Im November 1944 begann die Ausbildung. Die Doppelagenten trainierten Fallschirmspringen und lernten im OSS-Lager in Ruislip bei London, wie man Papiere fälscht und Menschen lautlos tötet. Sie bekamen Schießunterricht und übten das Dechiffrieren codierter Botschaften, die später die BBC senden sollte. Vor allem an den dafür notwendigen Schlüsseln waren die Sowjets interessiert; Lindner gab das Wissen weiter.

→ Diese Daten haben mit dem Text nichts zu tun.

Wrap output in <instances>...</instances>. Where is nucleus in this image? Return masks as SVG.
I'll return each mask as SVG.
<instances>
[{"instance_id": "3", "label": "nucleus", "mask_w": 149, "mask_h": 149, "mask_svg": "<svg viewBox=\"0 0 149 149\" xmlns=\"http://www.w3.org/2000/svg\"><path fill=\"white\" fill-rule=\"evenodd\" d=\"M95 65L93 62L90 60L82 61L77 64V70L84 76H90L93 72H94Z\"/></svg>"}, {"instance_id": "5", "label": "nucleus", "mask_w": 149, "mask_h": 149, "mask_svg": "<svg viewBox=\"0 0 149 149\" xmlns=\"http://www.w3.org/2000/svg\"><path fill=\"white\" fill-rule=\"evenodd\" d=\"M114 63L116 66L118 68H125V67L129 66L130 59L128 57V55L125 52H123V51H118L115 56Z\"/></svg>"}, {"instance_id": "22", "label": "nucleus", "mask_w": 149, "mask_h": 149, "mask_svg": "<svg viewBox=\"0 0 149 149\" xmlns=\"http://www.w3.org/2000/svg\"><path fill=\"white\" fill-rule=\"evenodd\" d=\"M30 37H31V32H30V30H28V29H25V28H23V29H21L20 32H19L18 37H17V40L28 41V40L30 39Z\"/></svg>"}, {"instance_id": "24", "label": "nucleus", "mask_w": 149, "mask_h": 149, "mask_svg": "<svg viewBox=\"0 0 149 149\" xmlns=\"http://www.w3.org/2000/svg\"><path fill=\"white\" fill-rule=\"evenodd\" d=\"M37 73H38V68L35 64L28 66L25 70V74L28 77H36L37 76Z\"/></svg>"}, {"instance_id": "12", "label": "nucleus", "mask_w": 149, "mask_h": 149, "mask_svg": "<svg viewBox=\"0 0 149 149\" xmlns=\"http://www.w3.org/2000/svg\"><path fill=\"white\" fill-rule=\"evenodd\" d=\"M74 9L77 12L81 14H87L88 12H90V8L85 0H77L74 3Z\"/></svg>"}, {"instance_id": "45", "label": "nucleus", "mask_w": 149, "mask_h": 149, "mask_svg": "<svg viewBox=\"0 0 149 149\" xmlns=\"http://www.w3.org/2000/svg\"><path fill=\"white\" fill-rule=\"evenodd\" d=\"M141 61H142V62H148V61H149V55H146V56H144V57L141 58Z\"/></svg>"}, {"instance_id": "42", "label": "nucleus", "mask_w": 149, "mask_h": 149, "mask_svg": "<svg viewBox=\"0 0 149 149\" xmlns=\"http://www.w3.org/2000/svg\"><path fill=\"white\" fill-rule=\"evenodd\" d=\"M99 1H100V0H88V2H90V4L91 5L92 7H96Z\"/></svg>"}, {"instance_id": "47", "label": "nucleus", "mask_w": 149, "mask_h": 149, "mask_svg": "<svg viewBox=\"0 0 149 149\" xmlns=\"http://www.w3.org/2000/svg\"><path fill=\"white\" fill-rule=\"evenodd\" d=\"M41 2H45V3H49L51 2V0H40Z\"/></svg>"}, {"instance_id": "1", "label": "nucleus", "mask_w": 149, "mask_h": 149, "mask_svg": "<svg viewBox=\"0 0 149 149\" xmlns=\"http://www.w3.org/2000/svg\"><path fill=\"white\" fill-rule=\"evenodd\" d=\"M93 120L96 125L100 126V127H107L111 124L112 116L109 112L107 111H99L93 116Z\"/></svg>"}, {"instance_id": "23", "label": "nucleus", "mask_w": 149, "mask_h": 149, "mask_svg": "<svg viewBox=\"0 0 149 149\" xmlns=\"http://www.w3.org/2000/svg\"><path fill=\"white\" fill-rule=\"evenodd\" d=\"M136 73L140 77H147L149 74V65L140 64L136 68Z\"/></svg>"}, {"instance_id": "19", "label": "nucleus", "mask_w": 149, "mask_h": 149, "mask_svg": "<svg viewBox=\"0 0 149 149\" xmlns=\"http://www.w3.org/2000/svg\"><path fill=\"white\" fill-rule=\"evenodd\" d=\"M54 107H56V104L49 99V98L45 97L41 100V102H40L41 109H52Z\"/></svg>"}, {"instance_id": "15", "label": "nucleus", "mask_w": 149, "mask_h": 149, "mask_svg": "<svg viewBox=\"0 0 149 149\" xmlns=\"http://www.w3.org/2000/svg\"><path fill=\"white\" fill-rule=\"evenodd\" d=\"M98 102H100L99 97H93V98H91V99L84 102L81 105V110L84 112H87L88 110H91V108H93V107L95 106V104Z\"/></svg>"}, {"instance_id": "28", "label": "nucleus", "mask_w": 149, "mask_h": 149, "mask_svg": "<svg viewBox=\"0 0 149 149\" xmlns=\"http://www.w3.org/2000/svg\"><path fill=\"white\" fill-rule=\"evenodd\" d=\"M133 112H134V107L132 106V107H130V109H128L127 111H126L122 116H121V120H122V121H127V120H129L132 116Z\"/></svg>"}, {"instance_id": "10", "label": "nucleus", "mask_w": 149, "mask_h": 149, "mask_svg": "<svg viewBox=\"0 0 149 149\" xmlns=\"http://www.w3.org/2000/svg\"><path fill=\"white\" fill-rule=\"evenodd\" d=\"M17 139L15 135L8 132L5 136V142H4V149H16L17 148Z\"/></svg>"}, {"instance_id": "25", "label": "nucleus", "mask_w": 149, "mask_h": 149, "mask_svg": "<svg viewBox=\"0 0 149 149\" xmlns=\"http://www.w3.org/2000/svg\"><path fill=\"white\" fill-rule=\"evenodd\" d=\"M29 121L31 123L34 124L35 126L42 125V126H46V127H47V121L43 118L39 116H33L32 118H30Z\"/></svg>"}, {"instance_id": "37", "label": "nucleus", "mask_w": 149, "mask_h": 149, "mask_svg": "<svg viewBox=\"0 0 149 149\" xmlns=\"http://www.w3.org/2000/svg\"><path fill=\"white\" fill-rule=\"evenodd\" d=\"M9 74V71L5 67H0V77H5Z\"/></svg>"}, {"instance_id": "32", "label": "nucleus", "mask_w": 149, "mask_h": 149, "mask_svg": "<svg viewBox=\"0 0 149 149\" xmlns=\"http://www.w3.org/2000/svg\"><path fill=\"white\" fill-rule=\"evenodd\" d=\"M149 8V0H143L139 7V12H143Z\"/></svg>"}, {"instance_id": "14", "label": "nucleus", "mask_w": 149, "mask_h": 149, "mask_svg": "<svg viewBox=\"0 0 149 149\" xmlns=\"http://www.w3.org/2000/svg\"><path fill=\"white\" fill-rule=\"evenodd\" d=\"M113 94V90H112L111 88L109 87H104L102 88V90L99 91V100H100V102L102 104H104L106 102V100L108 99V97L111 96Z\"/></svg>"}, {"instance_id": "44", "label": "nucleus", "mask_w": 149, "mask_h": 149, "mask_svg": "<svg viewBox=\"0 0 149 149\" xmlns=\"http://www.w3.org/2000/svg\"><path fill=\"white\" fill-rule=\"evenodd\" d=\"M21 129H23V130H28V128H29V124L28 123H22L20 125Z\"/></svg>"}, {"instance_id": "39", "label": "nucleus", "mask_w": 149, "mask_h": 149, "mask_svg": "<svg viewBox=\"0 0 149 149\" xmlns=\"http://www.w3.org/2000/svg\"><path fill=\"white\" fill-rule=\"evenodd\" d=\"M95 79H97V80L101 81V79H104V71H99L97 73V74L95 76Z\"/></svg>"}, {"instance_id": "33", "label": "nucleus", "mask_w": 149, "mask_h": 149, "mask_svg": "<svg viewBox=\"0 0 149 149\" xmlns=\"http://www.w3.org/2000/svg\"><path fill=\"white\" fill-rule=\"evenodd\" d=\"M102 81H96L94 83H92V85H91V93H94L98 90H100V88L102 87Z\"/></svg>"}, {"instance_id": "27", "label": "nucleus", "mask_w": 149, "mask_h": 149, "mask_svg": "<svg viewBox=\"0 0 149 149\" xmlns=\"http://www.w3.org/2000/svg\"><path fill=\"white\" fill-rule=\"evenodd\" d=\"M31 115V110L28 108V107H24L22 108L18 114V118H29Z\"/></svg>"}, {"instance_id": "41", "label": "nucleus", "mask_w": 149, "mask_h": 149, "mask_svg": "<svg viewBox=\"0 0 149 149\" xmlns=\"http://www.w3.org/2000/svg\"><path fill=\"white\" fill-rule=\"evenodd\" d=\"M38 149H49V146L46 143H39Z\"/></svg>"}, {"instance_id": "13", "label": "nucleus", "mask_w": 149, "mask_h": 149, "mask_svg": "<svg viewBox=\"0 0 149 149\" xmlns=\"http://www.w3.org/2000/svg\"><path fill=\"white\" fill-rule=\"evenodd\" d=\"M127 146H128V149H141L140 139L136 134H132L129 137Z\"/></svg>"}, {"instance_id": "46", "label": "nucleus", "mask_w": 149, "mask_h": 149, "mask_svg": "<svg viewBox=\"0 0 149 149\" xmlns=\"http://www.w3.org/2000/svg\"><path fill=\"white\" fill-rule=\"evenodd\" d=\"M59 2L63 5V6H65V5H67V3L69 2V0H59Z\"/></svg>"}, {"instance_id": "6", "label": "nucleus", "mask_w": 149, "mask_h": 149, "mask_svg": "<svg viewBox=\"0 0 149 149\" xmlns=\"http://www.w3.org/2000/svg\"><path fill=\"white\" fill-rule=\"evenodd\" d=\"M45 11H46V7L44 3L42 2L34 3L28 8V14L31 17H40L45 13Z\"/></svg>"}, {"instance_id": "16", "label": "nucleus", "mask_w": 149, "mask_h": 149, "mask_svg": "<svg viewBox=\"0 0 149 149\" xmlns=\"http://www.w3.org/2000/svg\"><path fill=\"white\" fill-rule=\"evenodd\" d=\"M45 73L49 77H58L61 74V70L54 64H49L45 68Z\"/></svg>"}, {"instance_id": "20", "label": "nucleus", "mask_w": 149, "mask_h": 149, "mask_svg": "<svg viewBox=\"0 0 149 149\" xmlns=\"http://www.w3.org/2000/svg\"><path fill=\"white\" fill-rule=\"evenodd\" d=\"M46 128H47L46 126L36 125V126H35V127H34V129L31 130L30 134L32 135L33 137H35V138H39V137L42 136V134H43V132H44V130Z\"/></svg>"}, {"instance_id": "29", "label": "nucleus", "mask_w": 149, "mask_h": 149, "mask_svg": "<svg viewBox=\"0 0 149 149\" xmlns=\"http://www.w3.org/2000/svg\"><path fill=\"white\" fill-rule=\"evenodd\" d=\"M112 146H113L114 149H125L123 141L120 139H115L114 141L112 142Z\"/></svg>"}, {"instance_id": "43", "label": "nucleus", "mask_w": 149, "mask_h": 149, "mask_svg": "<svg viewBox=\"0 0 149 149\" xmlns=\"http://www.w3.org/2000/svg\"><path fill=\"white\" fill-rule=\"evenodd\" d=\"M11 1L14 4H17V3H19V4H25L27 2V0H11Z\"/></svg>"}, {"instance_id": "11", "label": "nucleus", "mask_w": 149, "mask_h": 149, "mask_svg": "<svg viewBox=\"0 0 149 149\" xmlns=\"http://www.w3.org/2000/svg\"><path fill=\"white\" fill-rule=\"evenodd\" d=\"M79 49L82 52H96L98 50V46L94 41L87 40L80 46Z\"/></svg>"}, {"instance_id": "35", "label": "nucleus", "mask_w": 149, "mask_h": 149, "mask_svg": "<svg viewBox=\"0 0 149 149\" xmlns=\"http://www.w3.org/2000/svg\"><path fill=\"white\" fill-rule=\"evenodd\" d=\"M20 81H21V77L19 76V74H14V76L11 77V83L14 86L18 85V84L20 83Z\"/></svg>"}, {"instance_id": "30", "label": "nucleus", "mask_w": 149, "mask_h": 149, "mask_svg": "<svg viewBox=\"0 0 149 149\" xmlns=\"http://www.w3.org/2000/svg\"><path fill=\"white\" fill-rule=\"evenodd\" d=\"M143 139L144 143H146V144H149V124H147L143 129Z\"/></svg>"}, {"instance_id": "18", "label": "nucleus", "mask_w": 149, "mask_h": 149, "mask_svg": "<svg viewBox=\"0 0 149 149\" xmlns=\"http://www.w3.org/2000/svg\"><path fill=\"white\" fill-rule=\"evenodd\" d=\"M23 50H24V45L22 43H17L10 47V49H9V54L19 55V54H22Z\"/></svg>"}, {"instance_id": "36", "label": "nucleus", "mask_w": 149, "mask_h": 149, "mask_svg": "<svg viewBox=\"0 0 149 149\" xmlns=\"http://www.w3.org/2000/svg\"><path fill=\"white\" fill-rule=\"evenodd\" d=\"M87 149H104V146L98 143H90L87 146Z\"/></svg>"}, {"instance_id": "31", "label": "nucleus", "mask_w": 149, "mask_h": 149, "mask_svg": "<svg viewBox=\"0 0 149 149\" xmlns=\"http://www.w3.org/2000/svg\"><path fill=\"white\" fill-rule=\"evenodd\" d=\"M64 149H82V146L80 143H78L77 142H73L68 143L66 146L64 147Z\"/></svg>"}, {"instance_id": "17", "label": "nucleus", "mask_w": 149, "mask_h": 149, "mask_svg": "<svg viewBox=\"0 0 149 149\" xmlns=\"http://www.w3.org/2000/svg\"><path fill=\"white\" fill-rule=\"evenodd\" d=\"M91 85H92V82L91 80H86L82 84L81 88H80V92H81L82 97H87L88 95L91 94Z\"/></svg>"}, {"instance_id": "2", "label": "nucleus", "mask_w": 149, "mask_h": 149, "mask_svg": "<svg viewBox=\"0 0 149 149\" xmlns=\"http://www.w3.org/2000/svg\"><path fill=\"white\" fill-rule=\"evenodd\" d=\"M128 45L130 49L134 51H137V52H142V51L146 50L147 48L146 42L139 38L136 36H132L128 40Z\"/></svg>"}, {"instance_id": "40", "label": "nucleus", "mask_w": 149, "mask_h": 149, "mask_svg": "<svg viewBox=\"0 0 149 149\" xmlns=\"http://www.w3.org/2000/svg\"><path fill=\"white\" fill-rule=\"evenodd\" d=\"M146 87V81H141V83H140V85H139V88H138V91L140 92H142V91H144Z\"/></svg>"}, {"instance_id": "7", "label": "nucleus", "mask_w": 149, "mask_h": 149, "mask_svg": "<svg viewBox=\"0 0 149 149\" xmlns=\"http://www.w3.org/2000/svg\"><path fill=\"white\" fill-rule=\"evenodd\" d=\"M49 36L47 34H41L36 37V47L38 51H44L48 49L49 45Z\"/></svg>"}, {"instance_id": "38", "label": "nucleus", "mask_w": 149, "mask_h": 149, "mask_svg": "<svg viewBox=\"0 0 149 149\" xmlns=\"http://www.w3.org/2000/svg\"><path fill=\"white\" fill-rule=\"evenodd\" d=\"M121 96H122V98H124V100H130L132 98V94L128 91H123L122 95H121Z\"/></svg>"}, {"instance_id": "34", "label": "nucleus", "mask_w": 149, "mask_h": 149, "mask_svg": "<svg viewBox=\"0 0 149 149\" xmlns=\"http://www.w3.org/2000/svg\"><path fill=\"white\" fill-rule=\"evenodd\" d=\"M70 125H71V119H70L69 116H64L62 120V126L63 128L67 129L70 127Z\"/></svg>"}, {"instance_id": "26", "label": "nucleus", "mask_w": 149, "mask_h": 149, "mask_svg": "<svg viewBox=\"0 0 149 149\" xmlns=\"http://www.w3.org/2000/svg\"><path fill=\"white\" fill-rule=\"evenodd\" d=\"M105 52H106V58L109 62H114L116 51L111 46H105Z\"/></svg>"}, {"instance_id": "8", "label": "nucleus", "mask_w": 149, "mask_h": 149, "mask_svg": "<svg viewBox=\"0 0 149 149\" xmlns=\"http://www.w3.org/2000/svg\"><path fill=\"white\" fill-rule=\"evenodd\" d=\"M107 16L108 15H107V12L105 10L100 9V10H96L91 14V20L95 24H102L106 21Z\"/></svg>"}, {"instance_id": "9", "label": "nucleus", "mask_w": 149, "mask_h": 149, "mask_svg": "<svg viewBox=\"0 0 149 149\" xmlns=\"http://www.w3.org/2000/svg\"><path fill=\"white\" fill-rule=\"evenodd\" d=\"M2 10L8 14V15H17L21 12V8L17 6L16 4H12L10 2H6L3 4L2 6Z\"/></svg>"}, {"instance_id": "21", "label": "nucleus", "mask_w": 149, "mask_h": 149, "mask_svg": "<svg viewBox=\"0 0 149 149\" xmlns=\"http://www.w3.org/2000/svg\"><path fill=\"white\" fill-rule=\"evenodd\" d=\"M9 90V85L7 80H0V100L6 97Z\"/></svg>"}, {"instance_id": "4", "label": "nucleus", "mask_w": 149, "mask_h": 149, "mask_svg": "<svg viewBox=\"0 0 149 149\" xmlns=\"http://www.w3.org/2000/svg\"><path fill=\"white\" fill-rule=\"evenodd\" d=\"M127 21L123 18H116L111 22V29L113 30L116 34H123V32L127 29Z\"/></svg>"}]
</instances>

Ob Ausbilder Gould ahnte, wen er vor sich hatte, lässt sich nicht mit Sicherheit beurteilen. Lindner gewann den Eindruck, dass der OSS-Mann insgeheim mit dem Kommunismus sympathisierte: "Man hätte annehmen können, dass er ein amerikanischer Genosse ist." Unter ihrem Kriegspräsidenten Franklin D. Roosevelt hatten die Amerikaner kaum Berührungsängste. Um Hitler zu bezwingen, erklärte OSS-Chef William Donovan einmal, würde er auch den sowjetischen Diktator Josef Stalin "auf die Lohnliste setzen".
Im Januar 1945 schickte der Geheimdienst die Emigranten, die nie gedient hatten, in Landseruniformen für einige Tage in ein Kriegsgefangenenlager - ein Test. Als die Männer unter den Wehrmachtsoldaten nicht auffielen, konnte die Operation mit dem Codenamen Hammer beginnen.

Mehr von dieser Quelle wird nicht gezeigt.